◆ **Exercise aim**: Copy out everything in the piece on humor in middle-grade books, from "Click the book" down to "laugh out loud.", word for word.

Click the book to go to the publisher’s page to read more about it.




Comment below with a book featuring Latina/Latino main characters that you’d like to read on Cinco de Mayo (or ANY day!)

Using Humor to Lighten Heavy Topics

via GIPHY

E.B. White once famously said, “Analyzing humor is like dissecting a frog. Few people are interested and the frog dies of it.” And yet, analyzing how other authors have used humor is one of the best ways to learn how to do it in your own work. When asked to think of middle-grade authors who write humor well, folks like Dav Pilkey, Tom Angleberger, Brandon Sanderson, and Jeff Kinney come to mind. Their books make readers of all ages laugh out loud.

But what I want to talk about today is using humor to lighten up heavy topics in middle-grade. Humor arises when authors set readers up with certain expectations and then subvert them in an unexpected way. There are many ways to do this, but here are some of the most common:

Humorous Language:
Puns, plays on words, and even just words that sound funny (just try saying collywobbles, blubber, or discombobulated without laughing) are a great way to interject humor into a story that is otherwise serious. Including a character who often says the wrong word (saying prism instead of prison), who regularly gets idioms wrong (another one bites the rust), or who often makes punny jokes is a great way to inject a little humor. Metaphors and similes are great humor-generators, especially when they’re unexpected. So is freshening up an old cliché. A great example of this is when Trudy Trueit uses “scare the fingernail polish off of me” to describe a teacher in My Top Secret Dares & Don’ts. “Scare the pants off” would have been a cliché, but she makes it into the perfect MG-appropriate phrase with humorous results.

◆ **Listed records**:
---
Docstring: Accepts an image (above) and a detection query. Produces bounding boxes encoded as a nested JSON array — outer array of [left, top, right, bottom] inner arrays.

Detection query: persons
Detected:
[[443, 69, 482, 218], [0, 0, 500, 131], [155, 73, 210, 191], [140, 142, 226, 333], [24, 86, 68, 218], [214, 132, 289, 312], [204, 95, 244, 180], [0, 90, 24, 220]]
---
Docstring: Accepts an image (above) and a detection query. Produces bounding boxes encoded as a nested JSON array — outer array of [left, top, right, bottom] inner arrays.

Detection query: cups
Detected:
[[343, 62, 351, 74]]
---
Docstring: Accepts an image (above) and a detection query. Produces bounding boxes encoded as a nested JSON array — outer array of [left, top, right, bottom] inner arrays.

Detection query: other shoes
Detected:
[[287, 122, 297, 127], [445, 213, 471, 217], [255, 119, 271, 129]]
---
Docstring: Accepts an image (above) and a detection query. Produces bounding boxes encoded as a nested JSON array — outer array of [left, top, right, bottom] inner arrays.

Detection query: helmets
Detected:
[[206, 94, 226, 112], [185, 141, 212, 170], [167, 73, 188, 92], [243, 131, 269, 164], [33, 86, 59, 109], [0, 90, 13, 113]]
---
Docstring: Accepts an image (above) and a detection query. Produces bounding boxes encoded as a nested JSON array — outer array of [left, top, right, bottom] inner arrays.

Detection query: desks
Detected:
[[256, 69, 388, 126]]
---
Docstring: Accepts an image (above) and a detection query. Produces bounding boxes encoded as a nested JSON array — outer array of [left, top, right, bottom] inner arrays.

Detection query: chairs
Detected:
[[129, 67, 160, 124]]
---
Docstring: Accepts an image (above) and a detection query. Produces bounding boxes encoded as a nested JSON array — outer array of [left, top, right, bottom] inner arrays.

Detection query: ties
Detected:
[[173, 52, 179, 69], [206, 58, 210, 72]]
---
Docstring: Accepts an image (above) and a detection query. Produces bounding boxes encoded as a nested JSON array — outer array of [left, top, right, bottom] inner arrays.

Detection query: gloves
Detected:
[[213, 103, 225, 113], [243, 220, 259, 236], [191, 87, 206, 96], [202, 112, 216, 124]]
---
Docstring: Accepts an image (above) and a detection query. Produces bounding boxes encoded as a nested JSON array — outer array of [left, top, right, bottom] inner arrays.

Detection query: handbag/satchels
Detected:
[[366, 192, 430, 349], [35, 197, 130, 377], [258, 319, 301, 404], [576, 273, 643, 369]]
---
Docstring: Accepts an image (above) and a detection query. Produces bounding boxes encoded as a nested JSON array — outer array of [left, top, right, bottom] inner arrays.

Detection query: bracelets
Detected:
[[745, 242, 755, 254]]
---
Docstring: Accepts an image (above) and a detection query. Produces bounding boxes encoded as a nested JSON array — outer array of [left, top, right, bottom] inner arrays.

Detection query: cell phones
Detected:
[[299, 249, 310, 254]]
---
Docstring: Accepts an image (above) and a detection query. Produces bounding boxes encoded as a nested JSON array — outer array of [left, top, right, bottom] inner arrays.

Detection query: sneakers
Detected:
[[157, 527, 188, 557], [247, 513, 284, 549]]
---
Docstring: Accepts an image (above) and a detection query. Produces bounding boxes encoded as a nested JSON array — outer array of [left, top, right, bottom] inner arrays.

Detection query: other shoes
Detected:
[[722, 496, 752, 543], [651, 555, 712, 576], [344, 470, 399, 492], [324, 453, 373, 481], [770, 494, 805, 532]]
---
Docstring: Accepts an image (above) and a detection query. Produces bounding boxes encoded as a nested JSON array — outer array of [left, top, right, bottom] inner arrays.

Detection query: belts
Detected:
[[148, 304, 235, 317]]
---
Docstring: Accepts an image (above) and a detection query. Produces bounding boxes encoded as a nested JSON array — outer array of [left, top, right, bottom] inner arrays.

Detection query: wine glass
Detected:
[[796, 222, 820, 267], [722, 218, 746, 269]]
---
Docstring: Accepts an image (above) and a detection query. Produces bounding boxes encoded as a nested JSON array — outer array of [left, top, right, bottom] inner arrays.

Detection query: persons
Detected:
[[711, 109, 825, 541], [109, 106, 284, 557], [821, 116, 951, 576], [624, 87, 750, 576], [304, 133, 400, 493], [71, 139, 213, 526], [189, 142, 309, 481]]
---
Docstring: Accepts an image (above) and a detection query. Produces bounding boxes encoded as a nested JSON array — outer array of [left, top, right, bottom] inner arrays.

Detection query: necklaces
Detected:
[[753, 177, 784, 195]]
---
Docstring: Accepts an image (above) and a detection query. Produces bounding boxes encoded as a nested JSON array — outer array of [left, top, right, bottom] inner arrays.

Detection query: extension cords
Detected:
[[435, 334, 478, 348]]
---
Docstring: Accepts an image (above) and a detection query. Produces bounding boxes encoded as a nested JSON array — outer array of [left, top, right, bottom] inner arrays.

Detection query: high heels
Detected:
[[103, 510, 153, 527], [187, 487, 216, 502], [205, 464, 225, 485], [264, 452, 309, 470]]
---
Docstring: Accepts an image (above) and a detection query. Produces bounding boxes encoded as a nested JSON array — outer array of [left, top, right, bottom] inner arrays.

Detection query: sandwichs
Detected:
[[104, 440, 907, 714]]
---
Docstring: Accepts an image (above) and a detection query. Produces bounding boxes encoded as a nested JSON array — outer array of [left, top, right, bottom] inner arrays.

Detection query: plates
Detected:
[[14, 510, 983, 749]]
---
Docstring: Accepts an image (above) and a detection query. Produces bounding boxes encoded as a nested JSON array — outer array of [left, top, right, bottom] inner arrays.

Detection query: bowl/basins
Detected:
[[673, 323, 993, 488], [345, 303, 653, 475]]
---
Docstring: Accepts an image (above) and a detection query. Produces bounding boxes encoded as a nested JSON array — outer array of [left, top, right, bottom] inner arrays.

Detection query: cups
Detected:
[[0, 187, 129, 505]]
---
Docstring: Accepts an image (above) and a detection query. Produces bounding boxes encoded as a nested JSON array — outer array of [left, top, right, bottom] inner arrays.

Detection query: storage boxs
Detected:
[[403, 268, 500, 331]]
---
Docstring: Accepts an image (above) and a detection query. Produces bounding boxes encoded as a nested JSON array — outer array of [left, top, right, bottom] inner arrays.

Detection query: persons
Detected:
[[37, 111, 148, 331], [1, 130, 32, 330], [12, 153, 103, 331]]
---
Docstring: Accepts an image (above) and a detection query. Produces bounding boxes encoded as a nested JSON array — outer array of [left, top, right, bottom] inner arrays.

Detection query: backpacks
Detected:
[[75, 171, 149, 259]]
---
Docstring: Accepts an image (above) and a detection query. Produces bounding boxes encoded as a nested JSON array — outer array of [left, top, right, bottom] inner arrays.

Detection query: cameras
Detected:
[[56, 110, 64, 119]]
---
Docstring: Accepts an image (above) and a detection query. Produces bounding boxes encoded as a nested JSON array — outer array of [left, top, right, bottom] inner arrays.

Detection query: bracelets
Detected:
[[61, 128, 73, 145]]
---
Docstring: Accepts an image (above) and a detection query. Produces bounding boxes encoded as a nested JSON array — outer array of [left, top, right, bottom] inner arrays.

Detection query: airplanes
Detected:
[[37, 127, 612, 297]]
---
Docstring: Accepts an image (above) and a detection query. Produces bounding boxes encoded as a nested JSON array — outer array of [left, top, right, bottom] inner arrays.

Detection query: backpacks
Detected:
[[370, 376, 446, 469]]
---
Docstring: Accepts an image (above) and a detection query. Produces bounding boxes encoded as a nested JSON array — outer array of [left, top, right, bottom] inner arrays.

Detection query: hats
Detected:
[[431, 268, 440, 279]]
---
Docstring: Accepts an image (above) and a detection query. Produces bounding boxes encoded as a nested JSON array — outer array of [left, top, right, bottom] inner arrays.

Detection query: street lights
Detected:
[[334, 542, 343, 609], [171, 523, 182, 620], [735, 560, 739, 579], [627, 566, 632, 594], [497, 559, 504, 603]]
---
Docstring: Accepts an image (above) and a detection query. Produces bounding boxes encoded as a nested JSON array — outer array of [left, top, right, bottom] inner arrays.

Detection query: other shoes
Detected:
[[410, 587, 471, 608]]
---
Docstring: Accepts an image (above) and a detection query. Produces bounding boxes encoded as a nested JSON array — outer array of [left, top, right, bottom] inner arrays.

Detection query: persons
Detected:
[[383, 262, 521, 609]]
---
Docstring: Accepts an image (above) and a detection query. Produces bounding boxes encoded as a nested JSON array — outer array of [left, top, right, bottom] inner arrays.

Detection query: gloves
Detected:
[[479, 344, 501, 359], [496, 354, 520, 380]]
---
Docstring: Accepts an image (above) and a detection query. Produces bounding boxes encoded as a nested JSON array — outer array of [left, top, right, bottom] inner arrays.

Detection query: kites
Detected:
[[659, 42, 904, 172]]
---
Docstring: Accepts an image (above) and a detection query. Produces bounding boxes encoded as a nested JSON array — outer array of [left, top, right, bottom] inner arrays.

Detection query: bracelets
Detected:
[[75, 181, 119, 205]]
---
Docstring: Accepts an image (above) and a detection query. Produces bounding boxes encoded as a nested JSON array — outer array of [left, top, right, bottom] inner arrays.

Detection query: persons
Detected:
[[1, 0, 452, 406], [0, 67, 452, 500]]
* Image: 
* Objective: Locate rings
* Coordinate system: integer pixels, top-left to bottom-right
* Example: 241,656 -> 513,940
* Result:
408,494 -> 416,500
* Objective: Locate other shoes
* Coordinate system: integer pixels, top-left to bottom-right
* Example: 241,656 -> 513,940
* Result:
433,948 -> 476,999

◆ **Reply to the task**:
Click the book to go to the publisher’s page to read more about it.




Comment below with a book featuring Latina/Latino main characters that you’d like to read on Cinco de Mayo (or ANY day!)

Using Humor to Lighten Heavy Topics

via GIPHY

E.B. White once famously said, “Analyzing humor is like dissecting a frog. Few people are interested and the frog dies of it.” And yet, analyzing how other authors have used humor is one of the best ways to learn how to do it in your own work. When asked to think of middle-grade authors who write humor well, folks like Dav Pilkey, Tom Angleberger, Brandon Sanderson, and Jeff Kinney come to mind. Their books make readers of all ages laugh out loud.